For a full end-to-end QEMU walk-through (bridge setup, host registration, PXE boot), see docs/operations.md § First vetting run.
Production install (Proxmox LXC)
On a fresh Debian/Ubuntu LXC, as root:
curl -fsSL https://gitea.thewrightserver.net/josh/Vetting/raw/branch/main/deploy/proxmox-install.sh | bash
That installs Go (if missing), clones the repo to /opt/vetting-src,
builds vetting-linux-amd64, and hands off to deploy/install.sh —
which lays down the binary, systemd unit, example config, and
vetting service user. Then:
# Edit /etc/vetting/vetting.yaml (server.bind + server.public_url)
sudo systemctl enable --now vetting
journalctl -fu vetting
Prefer to build yourself? The manual path:
make orchestrator-linux
scp -r bin deploy lxc:/opt/vetting/
ssh lxc "cd /opt/vetting && sudo ./deploy/install.sh"
ssh lxc "sudo systemctl enable --now vetting"
See docs/operations.md § Install for the full walkthrough.
Repository layout
cmd/ orchestrator + agent entrypoints
internal/ core packages (see docs/architecture.md for the map)
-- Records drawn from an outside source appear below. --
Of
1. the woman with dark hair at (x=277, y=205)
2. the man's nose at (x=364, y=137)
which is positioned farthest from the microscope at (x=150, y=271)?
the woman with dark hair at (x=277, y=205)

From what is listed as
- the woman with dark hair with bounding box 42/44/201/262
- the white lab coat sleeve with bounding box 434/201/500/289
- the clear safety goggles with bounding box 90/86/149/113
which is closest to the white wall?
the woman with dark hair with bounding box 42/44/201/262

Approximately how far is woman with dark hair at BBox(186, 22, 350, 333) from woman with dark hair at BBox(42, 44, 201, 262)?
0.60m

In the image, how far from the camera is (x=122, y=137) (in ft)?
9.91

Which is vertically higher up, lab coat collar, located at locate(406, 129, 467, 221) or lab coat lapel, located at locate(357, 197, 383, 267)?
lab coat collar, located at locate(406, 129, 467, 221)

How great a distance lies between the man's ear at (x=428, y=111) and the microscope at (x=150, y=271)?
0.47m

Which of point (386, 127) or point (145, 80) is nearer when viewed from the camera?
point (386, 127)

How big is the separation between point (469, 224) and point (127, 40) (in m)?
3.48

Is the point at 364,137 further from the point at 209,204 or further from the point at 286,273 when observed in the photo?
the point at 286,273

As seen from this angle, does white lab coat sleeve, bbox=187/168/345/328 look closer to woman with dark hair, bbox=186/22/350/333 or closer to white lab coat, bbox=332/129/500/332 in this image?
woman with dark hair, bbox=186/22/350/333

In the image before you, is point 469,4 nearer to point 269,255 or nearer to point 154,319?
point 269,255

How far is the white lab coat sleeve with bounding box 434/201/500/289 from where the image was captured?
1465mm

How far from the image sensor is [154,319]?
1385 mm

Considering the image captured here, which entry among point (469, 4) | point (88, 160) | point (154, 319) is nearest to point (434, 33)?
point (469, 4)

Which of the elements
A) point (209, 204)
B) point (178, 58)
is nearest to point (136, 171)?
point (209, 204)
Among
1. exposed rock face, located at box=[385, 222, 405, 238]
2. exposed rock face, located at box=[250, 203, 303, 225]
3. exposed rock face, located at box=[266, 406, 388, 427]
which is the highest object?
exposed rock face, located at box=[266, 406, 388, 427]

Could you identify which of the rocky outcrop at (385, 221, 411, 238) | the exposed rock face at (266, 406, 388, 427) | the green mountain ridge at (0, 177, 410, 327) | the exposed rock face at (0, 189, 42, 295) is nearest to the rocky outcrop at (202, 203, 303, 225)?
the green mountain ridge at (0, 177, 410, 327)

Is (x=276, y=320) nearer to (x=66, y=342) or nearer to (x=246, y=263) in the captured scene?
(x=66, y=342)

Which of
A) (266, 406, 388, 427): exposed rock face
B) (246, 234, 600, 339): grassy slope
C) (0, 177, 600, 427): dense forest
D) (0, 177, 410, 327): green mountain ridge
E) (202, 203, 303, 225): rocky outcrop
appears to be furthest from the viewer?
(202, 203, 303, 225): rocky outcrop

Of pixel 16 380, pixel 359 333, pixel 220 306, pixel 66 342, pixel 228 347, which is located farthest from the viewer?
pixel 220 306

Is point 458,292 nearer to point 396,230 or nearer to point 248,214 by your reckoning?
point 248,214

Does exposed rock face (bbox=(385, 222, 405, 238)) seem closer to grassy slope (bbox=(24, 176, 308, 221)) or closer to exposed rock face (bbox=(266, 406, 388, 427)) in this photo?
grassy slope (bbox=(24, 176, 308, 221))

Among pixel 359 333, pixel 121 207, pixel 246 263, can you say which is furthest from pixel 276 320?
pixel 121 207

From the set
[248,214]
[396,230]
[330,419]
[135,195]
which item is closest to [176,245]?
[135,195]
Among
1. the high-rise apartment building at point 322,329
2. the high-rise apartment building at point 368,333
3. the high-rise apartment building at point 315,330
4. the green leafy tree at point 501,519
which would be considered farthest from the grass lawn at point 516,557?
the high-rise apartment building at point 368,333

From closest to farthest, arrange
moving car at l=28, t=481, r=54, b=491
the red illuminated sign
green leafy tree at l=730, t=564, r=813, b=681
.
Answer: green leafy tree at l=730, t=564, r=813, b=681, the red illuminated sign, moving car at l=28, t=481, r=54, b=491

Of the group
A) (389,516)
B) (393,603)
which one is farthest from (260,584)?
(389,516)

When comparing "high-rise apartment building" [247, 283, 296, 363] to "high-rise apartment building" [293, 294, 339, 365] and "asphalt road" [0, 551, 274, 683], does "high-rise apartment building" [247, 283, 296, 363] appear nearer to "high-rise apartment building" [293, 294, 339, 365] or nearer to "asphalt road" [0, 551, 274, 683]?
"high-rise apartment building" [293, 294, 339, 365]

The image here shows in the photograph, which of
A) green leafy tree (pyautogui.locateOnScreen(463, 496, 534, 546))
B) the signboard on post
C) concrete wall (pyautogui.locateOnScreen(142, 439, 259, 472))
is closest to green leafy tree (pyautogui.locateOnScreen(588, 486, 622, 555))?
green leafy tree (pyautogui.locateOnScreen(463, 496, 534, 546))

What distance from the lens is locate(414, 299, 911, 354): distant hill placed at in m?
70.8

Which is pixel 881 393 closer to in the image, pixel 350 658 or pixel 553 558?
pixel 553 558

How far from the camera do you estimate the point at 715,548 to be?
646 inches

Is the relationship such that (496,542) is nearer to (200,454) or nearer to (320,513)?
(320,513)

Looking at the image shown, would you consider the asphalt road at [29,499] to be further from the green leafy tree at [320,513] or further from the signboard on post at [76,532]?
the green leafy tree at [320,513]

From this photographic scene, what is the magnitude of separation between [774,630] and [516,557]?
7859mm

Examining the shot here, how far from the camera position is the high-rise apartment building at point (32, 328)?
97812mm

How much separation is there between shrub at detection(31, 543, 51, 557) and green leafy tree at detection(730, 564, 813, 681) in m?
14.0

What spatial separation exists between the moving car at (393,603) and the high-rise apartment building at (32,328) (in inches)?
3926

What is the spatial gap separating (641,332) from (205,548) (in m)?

agent/ in-image agent logic (claim loop, stage dispatch, probes)
live-image/ mkosi config for the PXE-bootable Debian live image
deploy/ systemd unit + install.sh + example config
docs/ operator + developer docs
test/e2e/ build-tag-gated QEMU + PXE full-stack test
tools/ small CLI helpers
Development
make test— Go unit + smoke tests (cross-platform)make vet—go veton the whole modulemake live-image— Linux-only; run under WSL from Windowsmake e2e— requires Linux root + live image + running orchestratormake run— build + launch the orchestrator with the example config
Windows hosts: everything except live-image and e2e works natively.
The live image build calls mkosi which needs a real Linux userspace,
so use WSL for those targets.
Status
All six phases in the original plan are implemented. The E2E QEMU
harness is wired in test/e2e/qemu_test.go but requires a running
orchestrator + registered host + queued run as preconditions — it's a
developer-facing integration harness, not a unit test.